Задание: Продолжите, пожалуйста, приведенный ниже текст о лирической поэзии Байрона с того места, где он заканчивается.

Исходный текст:
# # # #
Книга Лирическая поэзия Байрона - Нина Яковлевна Дьяконова
Шрифт:
Интервал:
Закладка:
Смелость Байрона в этой сатире не знает пределов, особенно в описании Англии, где процветают шлюхи и шпионы и где простой народ раньше зарабатывал себе на хлеб, а теперь выпрашивает его на улицах:
Обширны площади у нас в столице,
Где просит хлеба тот, кто б мог трудиться.
Политическая смелость выливается в традиционные формы, так как они представляются Байрону более соответствующими передовой мысли. Лишь однажды прорывается его нетерпение против классицистической регламентации:
Иль должен бард огонь страстей сдержать,
Чтоб только порицанья избежать?
Смолчать ли должен, чтоб не впасть в ошибку,
11 вызвать снисхождения улыбку?
Иль крылья подрезать у смелых фраз,
Боясь чьего-то мненья всякий раз?
Здесь уже слышится голос пролагателя новых путей, не покоряющегося своду законов, которые он сам провозглашает. Проявившееся здесь нетерпение поэта помогает попять, что различие между антиклассицистическими тенденциями «Чайльд-Гарольда» и строгим классицизмом сатиры «На темы Горация» не так велико, как может показаться.
Глава III
ЛИРИЧЕСКИЕ ПОВЕСТИ
…я все видел,
Все перечувствовал, все понял, все узнал,
Любил я часто, чаще ненавидел
И более всего страдал!
М. Лермонтов
1
В июле 1811 г. Байрон вернулся в Англию. Возвращение его было печальным. Словно предчувствуя это, он еще в 1810 г. писал своему приятелю Далласу: «Я покинул мою страну без сожаления, и я вернусь без радости». Почти сразу по приезде он понес тяжелые утраты: скоропостижно скончалась мать, погиб один из самых близких его друзей, умерла возлюбленная. Об этом говорили заключительные строфы второй песни «Чайльд-Гарольда», написанные уже в Англии.
Когда он показал Далласу поэму «На темы Горация», тот разочарованно протянул: «Как? Это все?» В ответ Байрон вывернул из саквояжа огромное число небрежно исписанных листков и с некоторым раздражением сказал: «Нет, тут есть еще, делай с этим что хочешь». «Это» была рукопись первых песен «Чайльд-Гарольда».
Даллас сразу оценил достоинства нового произведения и принял все меры для его опубликования. «Паломничество «Чайльд-Гарольда»» вышло из печати 29 февраля 1812 г. и мгновенно завоевало все сердца. «В одно прекрасное утро я проснулся и узнал, что я знаменит», — вспоминал позднее Байрон.
Успеху поэмы немало способствовала работа над нею автора в период подготовки ее к печати. Он многое добавлял и многое переделывал[48]. Сохранившиеся черновики позволяют судить о том, что он вопреки повторным своим утверждениям серьезно трудился над рукописями.
# # # #
Исходные данные:

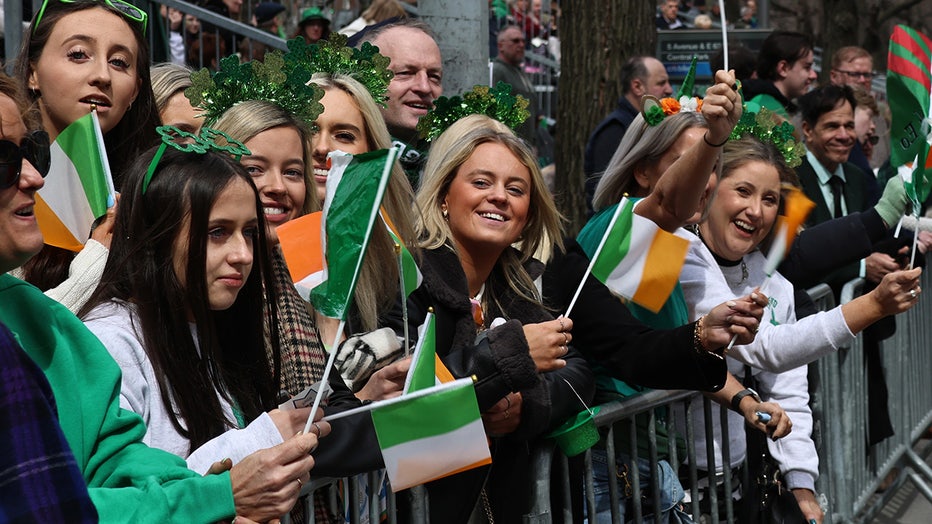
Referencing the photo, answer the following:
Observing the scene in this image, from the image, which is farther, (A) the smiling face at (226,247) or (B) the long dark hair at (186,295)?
# # # #
Ожидаемый ответ:
Существенней было, однако, то, что Байрон вернулся в Англию не тем, кем был, когда ее покидал. Особенно важны были пристальные наблюдения над жизнью столь разных стран, над трагическими переменами в их истории, размышления о непрерывной кровавой войне всех против всех и о крайне неприглядной роли его собственной родины в европейской политике. Они сочетались с упорными попытками проникнуть в дух народов, в их язык, психологию и творчество — об этом свидетельствовали строфы албанской песни в «Чайльд-Гарольде» и одновременно написанная «Песня греческих повстанцев» (Translation of the famous Greek War Song, 1811). Эта песня — вольный перевод песни Ригаса, участника национально-освободительного движения греков:
О Греция, восстань!
Сиянье древней славы
Борцов зовет на брань,
На подвиг величавый.
(Перевод С. Маршака)
Одновременно Байрон пишет «Замечания о ромейском или новогреческом языке» и переводит другие современные песни. Байрон все время сопоставлял «островную» узость и самодовольство своих соотечественников со сложностью иных проблем и иных точек зрения, представившихся ему на Востоке. Они произвели в его сознании серьезный переворот. Байрон уже в отроческие годы скептически относился к принятым мнениям и рано стал готовить себя к роли государственного деятеля, который объявит войну общественному лицемерию. Теперь смутные предположения приобрели актуальность и определенность. 27 февраля 1812 г., почти накануне появления «Чайльд-Гарольда», Байрон произнес свою первую, «девственную» речь в палате лордов. Она была превосходным образцом ораторского искусства и вызвала много откликов. Это, разумеется, нисколько не помешало лордам вопреки страстному призыву молодого Цицерона принять законопроект о смертной казни рабочим, ломавшим станки, которые вытесняли их труд[49].
Любопытно, что в этой речи Байрон прямо ссылается на опыт, приобретенный во время своего путешествия: «Я проехал через Пиренейский полуостров в дни, когда там свирепствовала война, я побывал в самых угнетенных провинциях Турции, но даже там, под властью деспотического и нехристианского правительства, я не видал такой ужасающей нищеты, какую по своем возвращении нашел здесь, в самом сердце христианского государства» (перевод О. Холмской).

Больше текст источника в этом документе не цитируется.